But who can police a state? If law enforcement works through the threat or actual exercise of force, which countries are required to submit to the human rights regime and which are not? It is depressingly obvious that some states can flout international human rights conventions with impunity because they are militarily powerful, while others cannot help but submit to international economic and military pressure. It is also clear that certain situations that do not garner international attention never become “human rights” issues, no matter how oppressive they may be. The international gaze and international will are prerequisites for the effective operation of human rights. To put it strongly, without publicity and without consistent and effective enforcement, human rights simply don’t exist.    
 
Here an advocate might argue that it was precisely this conundrum that the Oslo Charter was intended to address. However, it is not enough to say that the international community simply needs to do a better job of promoting religious freedom. Reciting the text of Article 18 of the UDHR or reiterating commitment to upholding its principles, as the parties in Oslo did, is meaningless as long as some states are given a free pass while others are held to account.         
 
More Scholarship for Advocates, Less Advocacy for Scholars
 
That is not to say that there is no way forward. The exasperation that characterizes Brown’s response to Hurd’s post is understandable. After all, don’t we all want to see a more just, equitable world? Can’t we all just agree that religious freedom is a pretty good thing that deserves protection and promotion? Here I would contend that Hurd is calling for a more just world. Justice is served and equality gained when religious freedom advocates recognize the problems with their solutions, adjust for them, and move forward with appropriate caution. To dismiss academic gadflies as obstructionists without taking their (our) criticisms seriously is to potentially abrogate one’s responsibility to think through whether IRF is premised on its own forms of coercion.

**RECORDED INFORMATION:**
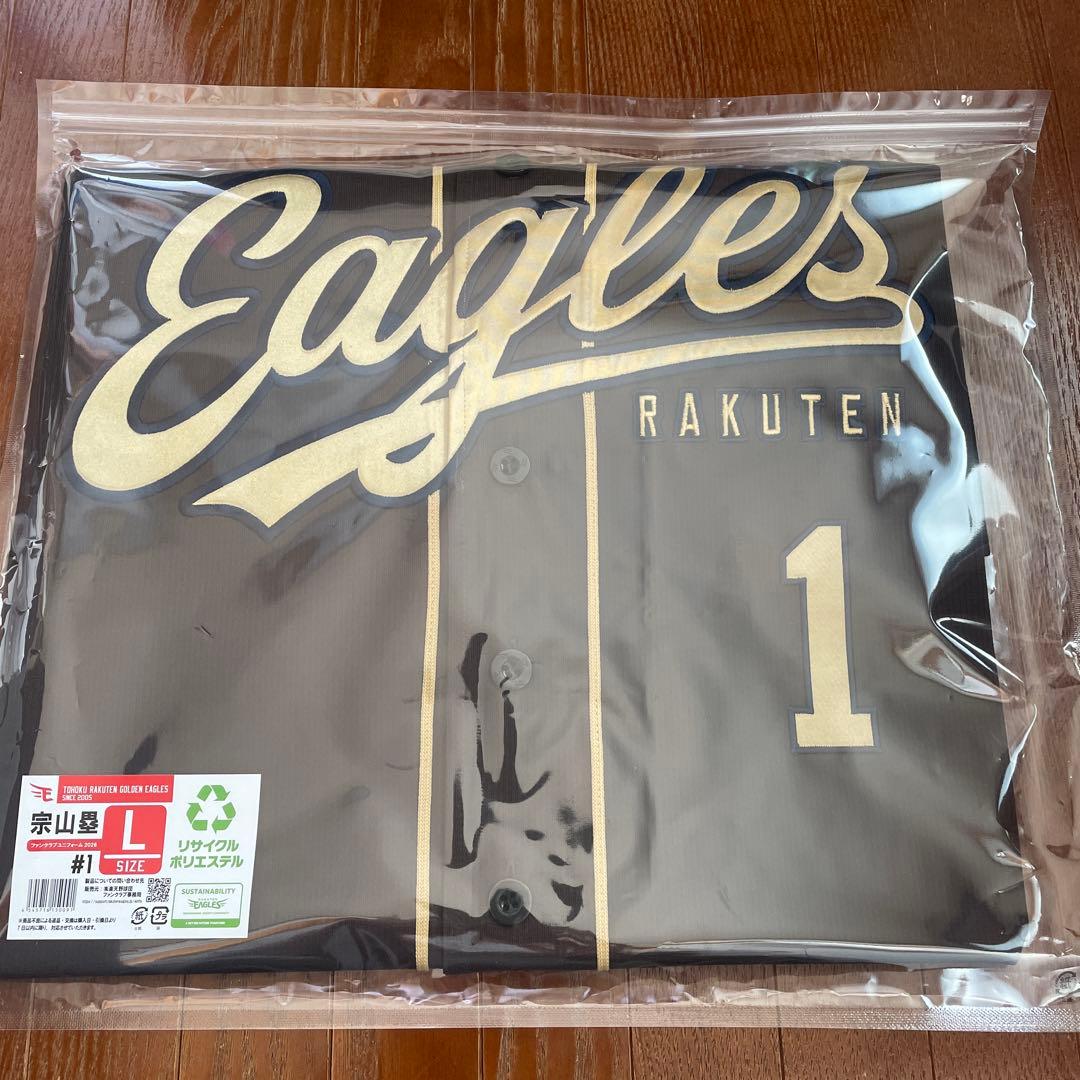 楽天イーグルス 宗山塁 ファンクラブユニフォーム キャップ 2点セット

**PARTS OF THE EXERCISE:**
A. In the passage on human rights enforcement, why does reciting Article 18 of the UDHR, as the parties in Oslo did, count for nothing? Answer in one to three sentences.
B. In the passage on human rights enforcement, what does the text call the international gaze and international will?
C. Rewrite the part of the passage on human rights enforcement that opens with the words containing "But who can" and closes with "simply don’t exist.", putting "preconditions" in place of "prerequisites".

**ANSWER LIST:**
A. Reciting Article 18 or restating commitment to it means nothing as long as some states get a free pass while others are held to account. The text ties this to enforcement: some states can ignore human rights conventions without consequence because they are militarily powerful, while others have to submit to international pressure.

B. They are prerequisites for human rights to work effectively.

C.
But who can police a state? If law enforcement works through the threat or actual exercise of force, which countries are required to submit to the human rights regime and which are not? It is depressingly obvious that some states can flout international human rights conventions with impunity because they are militarily powerful, while others cannot help but submit to international economic and military pressure. It is also clear that certain situations that do not garner international attention never become “human rights” issues, no matter how oppressive they may be. The international gaze and international will are preconditions for the effective operation of human rights. To put it strongly, without publicity and without consistent and effective enforcement, human rights simply don’t exist.